Cuillère pour maman, cuillère pour papa

Même lorsque des signaux sont trouvés que le bébé est prêt pour la première alimentation complémentaire sur le GW, ce processus se déroule rarement sans protestations et petites «guerres». Nous connaissons la liste des règles à suivre si un enfant refuse les aliments complémentaires et ne les mange pas catégoriquement. Nous avons préparé une liste complète avec des conseils de pédiatres et de mamans expérimentées afin que vous puissiez choisir la meilleure recommandation pour vous. La plupart des méthodes trouveront sûrement leur application dans votre cuisine..

  • Chaque mère a remarqué que l'enfant commence à manger plus activement après une promenade amusante au grand air. Utilisez cette fonction lors de l'introduction d'aliments complémentaires: il sera plus facile de passer lorsque le bébé est arrivé et de bonne humeur.
  • Quel que soit le plat dans lequel vous commencez votre première tétée, diluez-le d'abord avec quelques gouttes de votre lait maternel ou formule habituelle. Cela aidera à rendre les nouveaux aliments moins aliens..
  • L'âge de 6 à 9 mois est caractérisé par un nouveau comportement intéressant du bébé: il essaie drôle d'imiter les adultes, en copiant leurs expressions faciales et leur comportement. Cela jouera entre vos mains lors de la rencontre d'un nouvel aliment: si la mère mange le plat avec appétit, l'enfant voudra répéter ses actions.
  • Les premières tentatives de diversification du menu enfant se terminent rarement par un succès: il s'agira presque toujours de nourriture étalée sur la table et les vêtements, ainsi que de plats renversés (parfois une bonne moitié de la cuisine). Ne grondez pas le bébé pour de telles impulsions d'indépendance. Sinon, cela peut entraîner une attitude négative de l'enfant envers la nourriture des adultes..
  • Dans le cas où le bébé ne mange pas mal les aliments complémentaires d'un produit ou le refuse complètement, il est logique de remplacer l'aliment. Et revenez au plat que vous n'aimez pas un peu plus tard..
  • N'oubliez pas le principe de base d'une alimentation complémentaire compétente: sa gradualité. Vous ne surprendrez pas l'enfant avec la variété précoce du menu, mais choquez. La connaissance des aliments pour adultes doit commencer par une demi-cuillère à café d'un type de produit, et seulement après vous y être habitué, vous pouvez lentement passer à un autre type d'aliment..
  • Achetez des plats lumineux et joyeux pour votre bébé. Cela générera un intérêt clair pour l'alimentation..
  • Montrez à votre enfant comment votre famille aime manger (vraiment, dans des assiettes!), Quel plaisir pour tout le monde de manger. Laissez le repas être rempli d'émotions positives et se dérouler dans une ambiance chaleureuse..
  • Avant de commencer le processus d'alimentation, assurez-vous que le bébé est prêt pour cela. Il doit être de bonne humeur, sans problèmes de santé et prêt pour tout ce qui est nouveau..
  • Surveillez également votre attitude positive: si vous êtes nerveux et inquiet des échecs dans les premières cuillerées d'aliments complémentaires, toutes les tentatives seront vaines. Le bébé, comme personne d'autre, ressent l'état de sa mère bien-aimée et n'essaiera certainement pas de nouveaux aliments quand elle est agacée.
  • Empruntez une petite portion du plat de votre tout-petit pour votre assiette. Avec plaisir, mangez-en quelques cuillères vous-même, puis partagez avec la mie.

Docteur Komarovsky répond

Que faire lorsqu'un enfant ne mange pas d'aliments complémentaires, conseille Komarovsky, un pédiatre connu de toutes les mères. Un professionnel se prononce contre l'alimentation coercitive basée sur des limites strictes.

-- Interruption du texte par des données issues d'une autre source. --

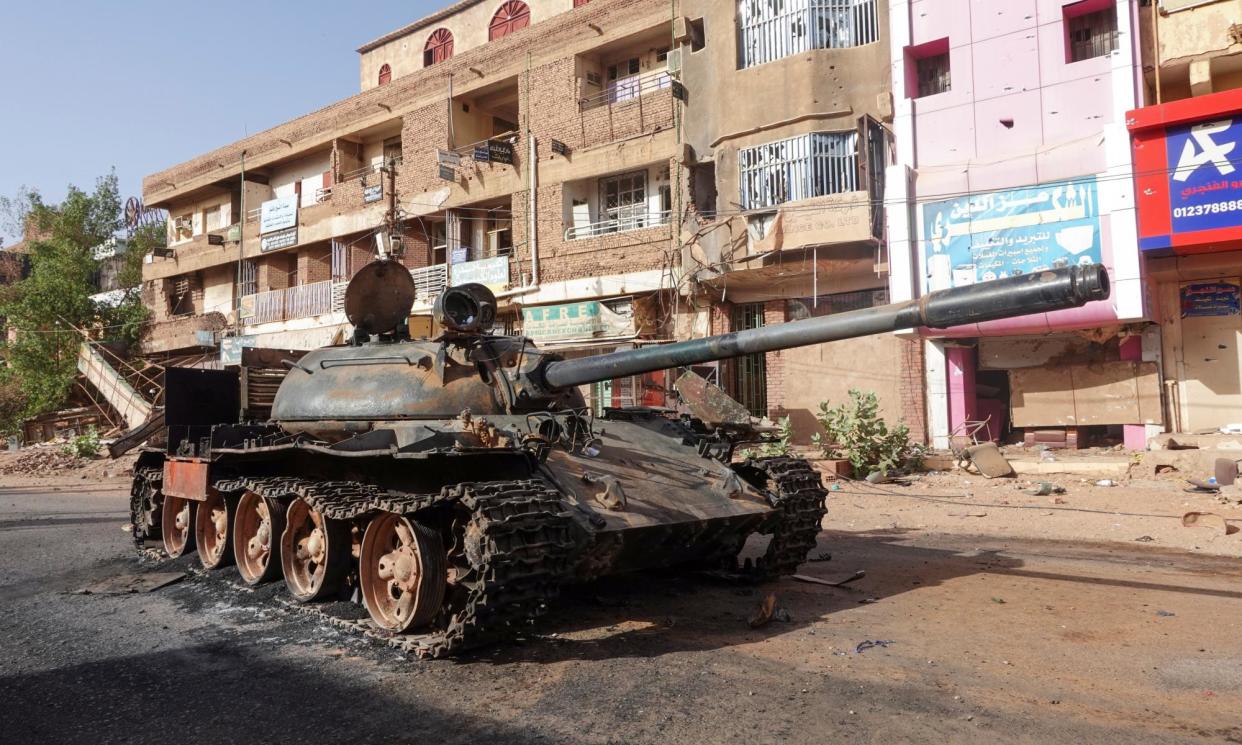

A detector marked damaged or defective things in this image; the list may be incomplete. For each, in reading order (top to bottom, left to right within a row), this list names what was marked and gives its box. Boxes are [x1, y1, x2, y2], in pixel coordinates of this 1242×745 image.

rusted metal surface [161, 459, 209, 501]
damaged army tank [131, 260, 1112, 655]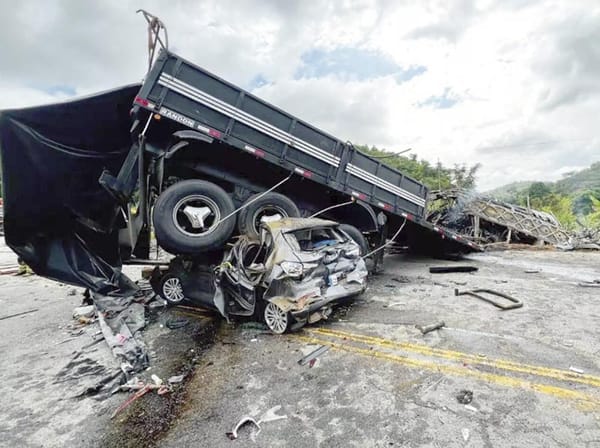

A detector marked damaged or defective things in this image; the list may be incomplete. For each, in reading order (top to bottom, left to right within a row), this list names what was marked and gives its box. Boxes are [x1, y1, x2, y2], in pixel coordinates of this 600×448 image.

torn tarp [0, 85, 140, 294]
overturned truck [0, 33, 478, 300]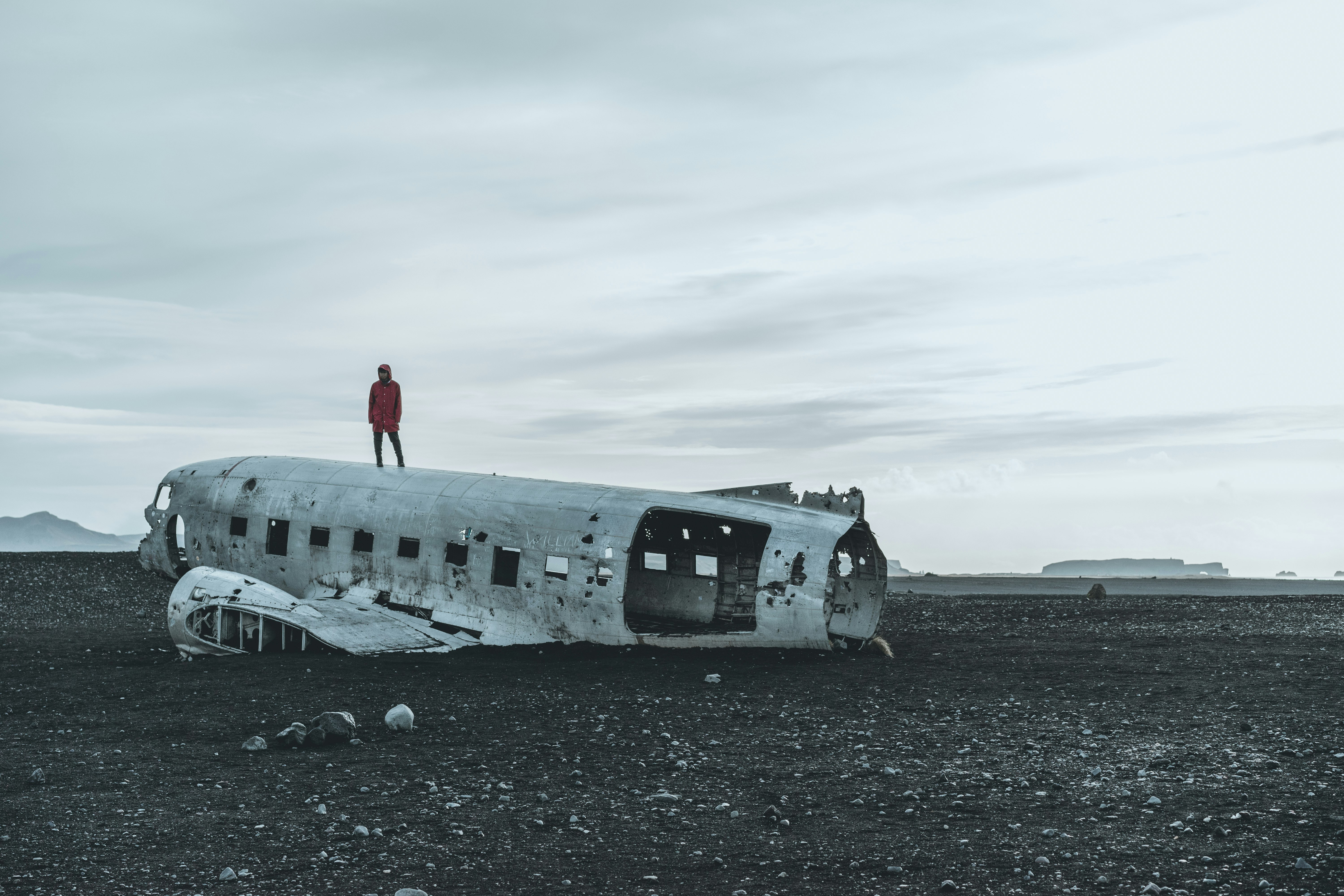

Si le bébé refuse catégoriquement un nouveau type de nourriture, il recommande de ne pas être en colère contre lui et de ne pas le forcer. Vous ne pouvez pas transformer la première tétée en torture et en stress! Il vaut mieux lui offrir de la nourriture doucement et discrètement, mais au moins 15 fois. Si toutes les astuces de la mère avec beaucoup d'amour et de patience n'ont pas aidé, ne vous découragez pas, mais réessayez après environ 10 jours.

Evgeny Olegovich utilise les principes de l'alimentation pédagogique dans sa pratique. Cela réside dans le fait que si l'enfant refuse de manière décisive une nouvelle nourriture, vous ne devez pas le forcer. Le spécialiste est sûr que son heure viendra encore, car chaque bébé est individuel.

Le Dr Komarovsky note que l'âge minimum pour passer à la nourriture pour adultes est de 6 mois. Mais ce chiffre ne sera pas fixé pour tous les enfants. N'oubliez pas que le lait maternel contient tous les nutriments nécessaires au développement et à la croissance harmonieux de votre bébé. Par conséquent, les aliments complémentaires ne nécessitent ni urgence ni stress pour le bébé et sa mère..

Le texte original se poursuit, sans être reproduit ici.